If the Reds sign Harnisch and Shaw, the rotation becomes Harnisch, Dessens and Danny Graves, plus whoever emerges from the competition. The bullpen's better with Shaw in it.
Williamson and Etherton can be brought back slowly from their surgeries. If one of last season's rookies Davis, Reitsma or Acevedo needs work in the minors, he can get it.
Stynes offers pop in his bat and speed. If Aaron Boone gets hurt like he did last season, the Reds don't have to make their left fielder a third baseman. They can put in Stynes, who hit .280 with eight homers and 33 RBI in 361 at-bats last season, and barely miss a beat.
But the Reds live by the bottom line these days, so how does this make sense financially? It doesn't if Ken Griffey Jr., Barry Larkin and Boone miss all the time they did last season. It doesn't if the young pitchers don't get better. It doesn't if Harnisch has more arm problems. And it doesn't if Graves can't make the transition to starting.
But it does if the Reds stay relatively healthy. It does if the young pitchers get better. It does if Harnisch is Harnisch again. And it does if Graves becomes a 12- to 15-game winner. If all of that happens, the Reds could compete. Not beat the Yankees, but just hang in there in the National League Central.
If that happens, fans might continue to buy tickets after Flag Day. And if that happens, the Reds could draw 2.2, 2.3 million instead of 1.8 million like last season.
Those extra 400,000 or 500,000 tickets pay for Shaw, Harnisch and Stynes. Sure, this is one very iffy proposition. But if it works, Carl Lindner and Co. break even, which is what they want, and the Reds have some momentum going into 2003 and the opening of Great American Ball Park.
If the Reds don't sign the trio, or some other bargain players, chances of another disaster season like 2001 are very real. At this point, results may not be as important as effort. The fans are searching for some sign that the Reds care about winning in 2002. Right now, the average Joe on Vine Street doesn't believe they do.
HARNISCH UPDATE: Bowden reports no progress in talks with Harnisch. The sides are $1.25 million apart on base salary on a one-year deal. The Reds are offering $500,000 with up to $1.5million in incentives. Harnisch's agent, Greg Clifton, countered with a base of $1.75 million with up to $250,000 in incentives.
The deadline to sign Harnisch is Jan.8. If the Reds don't sign him by then, they can't until May15.

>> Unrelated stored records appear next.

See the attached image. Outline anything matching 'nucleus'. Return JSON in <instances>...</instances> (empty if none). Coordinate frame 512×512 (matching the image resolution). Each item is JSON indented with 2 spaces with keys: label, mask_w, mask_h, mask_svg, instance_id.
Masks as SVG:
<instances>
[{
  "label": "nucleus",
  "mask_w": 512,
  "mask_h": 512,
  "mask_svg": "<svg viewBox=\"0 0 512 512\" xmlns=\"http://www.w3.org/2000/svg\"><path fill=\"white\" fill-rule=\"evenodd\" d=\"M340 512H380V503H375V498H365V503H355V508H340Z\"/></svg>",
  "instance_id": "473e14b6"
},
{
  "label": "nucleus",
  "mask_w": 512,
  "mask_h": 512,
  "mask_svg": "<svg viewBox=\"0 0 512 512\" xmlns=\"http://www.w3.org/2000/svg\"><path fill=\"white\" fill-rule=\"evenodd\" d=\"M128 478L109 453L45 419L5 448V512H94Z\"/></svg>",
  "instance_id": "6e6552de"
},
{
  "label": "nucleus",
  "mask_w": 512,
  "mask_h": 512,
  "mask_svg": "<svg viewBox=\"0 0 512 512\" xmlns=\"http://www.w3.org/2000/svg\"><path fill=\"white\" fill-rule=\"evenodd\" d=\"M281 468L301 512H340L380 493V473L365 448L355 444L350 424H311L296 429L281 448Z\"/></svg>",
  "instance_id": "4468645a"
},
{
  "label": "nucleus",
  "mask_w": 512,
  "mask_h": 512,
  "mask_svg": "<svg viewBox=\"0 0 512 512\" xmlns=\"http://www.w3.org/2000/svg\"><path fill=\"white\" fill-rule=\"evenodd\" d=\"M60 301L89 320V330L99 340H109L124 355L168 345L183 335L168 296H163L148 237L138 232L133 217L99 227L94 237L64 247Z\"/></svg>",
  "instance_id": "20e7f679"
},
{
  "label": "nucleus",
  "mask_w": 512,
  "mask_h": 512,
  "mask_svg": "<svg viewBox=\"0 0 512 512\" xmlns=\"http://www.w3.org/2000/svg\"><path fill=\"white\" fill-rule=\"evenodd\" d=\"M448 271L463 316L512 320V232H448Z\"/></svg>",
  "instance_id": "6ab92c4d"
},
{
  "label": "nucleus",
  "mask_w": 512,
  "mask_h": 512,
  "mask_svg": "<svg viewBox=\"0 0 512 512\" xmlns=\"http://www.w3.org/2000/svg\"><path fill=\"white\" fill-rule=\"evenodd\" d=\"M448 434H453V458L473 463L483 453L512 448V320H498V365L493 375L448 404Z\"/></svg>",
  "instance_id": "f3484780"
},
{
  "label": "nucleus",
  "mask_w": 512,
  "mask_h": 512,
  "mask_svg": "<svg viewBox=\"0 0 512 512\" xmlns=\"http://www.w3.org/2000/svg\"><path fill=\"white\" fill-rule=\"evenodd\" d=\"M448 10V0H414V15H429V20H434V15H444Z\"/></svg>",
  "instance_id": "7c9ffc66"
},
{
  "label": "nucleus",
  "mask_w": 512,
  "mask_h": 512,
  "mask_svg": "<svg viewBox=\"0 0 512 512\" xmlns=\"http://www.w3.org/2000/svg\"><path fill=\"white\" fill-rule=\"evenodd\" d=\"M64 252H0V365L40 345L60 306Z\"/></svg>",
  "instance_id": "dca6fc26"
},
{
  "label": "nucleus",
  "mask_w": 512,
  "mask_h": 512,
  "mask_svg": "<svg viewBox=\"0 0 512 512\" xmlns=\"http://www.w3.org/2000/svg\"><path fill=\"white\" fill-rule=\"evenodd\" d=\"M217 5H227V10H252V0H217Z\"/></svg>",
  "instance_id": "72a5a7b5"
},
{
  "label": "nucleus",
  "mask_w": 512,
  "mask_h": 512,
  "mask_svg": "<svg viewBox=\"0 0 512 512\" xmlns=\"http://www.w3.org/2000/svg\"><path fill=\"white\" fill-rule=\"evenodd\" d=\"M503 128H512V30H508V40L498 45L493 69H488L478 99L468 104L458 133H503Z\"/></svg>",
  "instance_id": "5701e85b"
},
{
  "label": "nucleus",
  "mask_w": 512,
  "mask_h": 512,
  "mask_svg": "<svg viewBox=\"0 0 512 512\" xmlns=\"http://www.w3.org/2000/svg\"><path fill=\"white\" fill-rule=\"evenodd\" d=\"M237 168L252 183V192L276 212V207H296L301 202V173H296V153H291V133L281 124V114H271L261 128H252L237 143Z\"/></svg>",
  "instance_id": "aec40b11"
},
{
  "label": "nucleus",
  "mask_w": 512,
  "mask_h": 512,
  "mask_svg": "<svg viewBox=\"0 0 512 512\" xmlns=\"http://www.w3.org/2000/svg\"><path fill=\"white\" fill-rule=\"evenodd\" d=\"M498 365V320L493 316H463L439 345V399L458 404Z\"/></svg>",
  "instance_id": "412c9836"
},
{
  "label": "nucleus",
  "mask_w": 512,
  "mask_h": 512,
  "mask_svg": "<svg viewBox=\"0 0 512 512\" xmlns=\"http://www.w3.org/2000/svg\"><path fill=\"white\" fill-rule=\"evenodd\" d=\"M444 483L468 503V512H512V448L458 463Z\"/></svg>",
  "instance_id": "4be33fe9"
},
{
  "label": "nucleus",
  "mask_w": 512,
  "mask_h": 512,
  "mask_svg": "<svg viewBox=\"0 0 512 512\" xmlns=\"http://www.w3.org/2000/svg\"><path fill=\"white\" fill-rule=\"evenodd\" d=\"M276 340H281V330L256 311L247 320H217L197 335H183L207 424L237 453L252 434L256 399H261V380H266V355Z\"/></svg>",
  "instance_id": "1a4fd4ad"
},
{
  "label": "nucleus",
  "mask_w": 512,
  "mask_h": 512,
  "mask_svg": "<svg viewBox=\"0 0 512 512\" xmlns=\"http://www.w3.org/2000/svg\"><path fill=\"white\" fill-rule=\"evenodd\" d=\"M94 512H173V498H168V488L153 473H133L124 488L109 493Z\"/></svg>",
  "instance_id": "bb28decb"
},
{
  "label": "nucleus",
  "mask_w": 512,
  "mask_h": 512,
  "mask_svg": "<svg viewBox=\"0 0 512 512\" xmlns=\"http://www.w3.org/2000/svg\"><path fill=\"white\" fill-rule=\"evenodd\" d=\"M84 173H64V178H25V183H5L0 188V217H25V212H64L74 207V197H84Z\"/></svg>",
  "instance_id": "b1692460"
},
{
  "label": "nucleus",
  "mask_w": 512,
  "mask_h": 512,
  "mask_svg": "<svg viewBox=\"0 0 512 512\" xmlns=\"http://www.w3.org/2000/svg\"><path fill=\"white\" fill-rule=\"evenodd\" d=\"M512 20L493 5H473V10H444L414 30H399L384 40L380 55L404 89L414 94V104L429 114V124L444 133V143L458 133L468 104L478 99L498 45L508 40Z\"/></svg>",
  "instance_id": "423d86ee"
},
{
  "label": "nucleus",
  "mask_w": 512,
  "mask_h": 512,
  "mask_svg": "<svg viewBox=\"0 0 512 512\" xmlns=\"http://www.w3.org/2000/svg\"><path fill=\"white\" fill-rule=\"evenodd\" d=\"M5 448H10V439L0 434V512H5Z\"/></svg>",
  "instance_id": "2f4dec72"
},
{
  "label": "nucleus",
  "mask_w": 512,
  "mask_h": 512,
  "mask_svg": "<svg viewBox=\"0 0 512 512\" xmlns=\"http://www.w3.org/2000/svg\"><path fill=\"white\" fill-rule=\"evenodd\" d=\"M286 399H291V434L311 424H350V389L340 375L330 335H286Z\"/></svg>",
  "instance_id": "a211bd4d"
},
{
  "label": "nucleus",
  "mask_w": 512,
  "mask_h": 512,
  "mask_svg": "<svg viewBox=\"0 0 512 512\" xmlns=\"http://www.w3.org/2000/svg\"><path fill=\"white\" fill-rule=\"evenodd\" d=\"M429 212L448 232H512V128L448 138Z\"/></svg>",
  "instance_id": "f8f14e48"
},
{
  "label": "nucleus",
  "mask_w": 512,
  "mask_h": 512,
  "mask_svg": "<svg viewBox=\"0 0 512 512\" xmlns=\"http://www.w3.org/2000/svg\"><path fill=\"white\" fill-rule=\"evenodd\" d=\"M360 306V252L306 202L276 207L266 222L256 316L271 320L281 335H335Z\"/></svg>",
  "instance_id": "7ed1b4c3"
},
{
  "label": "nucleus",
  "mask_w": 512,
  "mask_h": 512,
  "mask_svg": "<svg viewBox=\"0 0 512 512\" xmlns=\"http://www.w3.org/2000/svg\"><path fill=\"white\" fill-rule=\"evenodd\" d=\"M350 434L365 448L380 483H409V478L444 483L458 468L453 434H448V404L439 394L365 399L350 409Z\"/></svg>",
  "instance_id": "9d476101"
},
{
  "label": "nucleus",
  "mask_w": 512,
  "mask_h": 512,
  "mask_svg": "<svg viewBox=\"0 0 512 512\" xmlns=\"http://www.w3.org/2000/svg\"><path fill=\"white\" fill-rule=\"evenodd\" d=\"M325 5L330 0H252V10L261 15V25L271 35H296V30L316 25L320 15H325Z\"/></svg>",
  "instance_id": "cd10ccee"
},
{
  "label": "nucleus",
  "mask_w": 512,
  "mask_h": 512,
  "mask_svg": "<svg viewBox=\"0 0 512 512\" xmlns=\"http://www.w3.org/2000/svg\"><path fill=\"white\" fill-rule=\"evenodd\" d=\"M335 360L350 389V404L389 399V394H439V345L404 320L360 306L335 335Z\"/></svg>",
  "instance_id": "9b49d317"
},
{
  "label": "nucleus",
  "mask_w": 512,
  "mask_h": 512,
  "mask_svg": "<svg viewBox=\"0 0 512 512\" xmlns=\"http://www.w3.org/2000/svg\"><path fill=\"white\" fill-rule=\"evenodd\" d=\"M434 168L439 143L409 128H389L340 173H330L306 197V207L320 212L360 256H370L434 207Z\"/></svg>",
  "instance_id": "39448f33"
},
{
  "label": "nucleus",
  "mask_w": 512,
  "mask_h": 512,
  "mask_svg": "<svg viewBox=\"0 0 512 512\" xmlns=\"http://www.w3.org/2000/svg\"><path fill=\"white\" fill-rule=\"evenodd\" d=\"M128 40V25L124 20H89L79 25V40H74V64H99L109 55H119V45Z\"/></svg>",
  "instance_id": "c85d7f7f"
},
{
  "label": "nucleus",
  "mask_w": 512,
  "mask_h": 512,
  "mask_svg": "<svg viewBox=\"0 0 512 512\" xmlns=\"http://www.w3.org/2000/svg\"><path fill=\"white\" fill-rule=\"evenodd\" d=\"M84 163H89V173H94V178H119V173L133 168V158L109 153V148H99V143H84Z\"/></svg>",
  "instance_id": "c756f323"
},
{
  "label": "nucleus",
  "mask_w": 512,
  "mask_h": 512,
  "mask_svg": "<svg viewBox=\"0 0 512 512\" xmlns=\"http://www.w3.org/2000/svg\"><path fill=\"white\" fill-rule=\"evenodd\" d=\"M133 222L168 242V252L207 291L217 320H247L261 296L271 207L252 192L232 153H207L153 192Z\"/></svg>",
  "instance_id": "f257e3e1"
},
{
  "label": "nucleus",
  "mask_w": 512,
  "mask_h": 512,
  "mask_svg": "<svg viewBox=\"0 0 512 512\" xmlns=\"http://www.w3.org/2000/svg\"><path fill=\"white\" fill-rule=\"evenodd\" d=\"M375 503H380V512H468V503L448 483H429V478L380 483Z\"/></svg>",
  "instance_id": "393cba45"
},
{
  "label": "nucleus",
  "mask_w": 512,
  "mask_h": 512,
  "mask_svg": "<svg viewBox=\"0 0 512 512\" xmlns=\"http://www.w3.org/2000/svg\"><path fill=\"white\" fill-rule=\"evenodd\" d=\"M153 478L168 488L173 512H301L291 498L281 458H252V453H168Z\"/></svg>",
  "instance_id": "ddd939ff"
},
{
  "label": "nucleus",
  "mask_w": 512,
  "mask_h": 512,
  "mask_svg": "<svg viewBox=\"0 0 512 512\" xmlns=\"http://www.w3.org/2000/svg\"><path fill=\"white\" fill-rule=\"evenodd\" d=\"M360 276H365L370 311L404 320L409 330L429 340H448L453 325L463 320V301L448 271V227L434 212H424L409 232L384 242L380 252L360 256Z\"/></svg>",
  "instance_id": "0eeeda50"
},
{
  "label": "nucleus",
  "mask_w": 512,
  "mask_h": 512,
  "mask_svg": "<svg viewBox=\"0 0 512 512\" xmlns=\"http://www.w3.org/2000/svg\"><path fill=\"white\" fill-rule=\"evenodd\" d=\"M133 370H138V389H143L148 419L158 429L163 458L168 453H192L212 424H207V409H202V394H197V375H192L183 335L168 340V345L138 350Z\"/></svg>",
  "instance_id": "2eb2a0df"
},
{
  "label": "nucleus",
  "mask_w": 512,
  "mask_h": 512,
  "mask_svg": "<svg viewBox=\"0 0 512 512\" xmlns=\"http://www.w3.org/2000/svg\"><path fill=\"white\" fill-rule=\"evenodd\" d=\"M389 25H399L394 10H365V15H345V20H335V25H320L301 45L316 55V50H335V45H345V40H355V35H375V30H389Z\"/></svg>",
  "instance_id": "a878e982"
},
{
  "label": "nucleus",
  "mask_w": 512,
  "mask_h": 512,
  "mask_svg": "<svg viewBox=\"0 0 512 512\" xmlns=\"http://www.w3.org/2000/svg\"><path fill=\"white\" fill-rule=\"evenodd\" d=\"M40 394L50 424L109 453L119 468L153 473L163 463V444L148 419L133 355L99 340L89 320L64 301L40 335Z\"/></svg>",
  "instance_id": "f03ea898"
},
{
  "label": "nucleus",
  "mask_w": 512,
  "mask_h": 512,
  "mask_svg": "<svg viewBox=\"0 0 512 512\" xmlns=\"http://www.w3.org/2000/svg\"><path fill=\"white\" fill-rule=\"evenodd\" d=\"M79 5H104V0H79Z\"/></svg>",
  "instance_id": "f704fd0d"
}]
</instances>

SHAW UPDATE: After a deal between Shaw and Pittsburgh fell through last week, Shaw is without suitors.
In the final analysis, if all the circumstances are not right, Jeff will not play next year, said his agent, Joe Bick.
Bick said he won't be going back to the Reds. He gave them what he considers a great offer ($1.5 million for 2002, $4.5 million deferred over 10 years) and never got a counter.
I'm not sure what I would go back with, he said.
BUYERS' MARKET: There are 101 free agents unsigned. Many can be obtained at bargain rates. But, like the Reds, most teams don't have the money.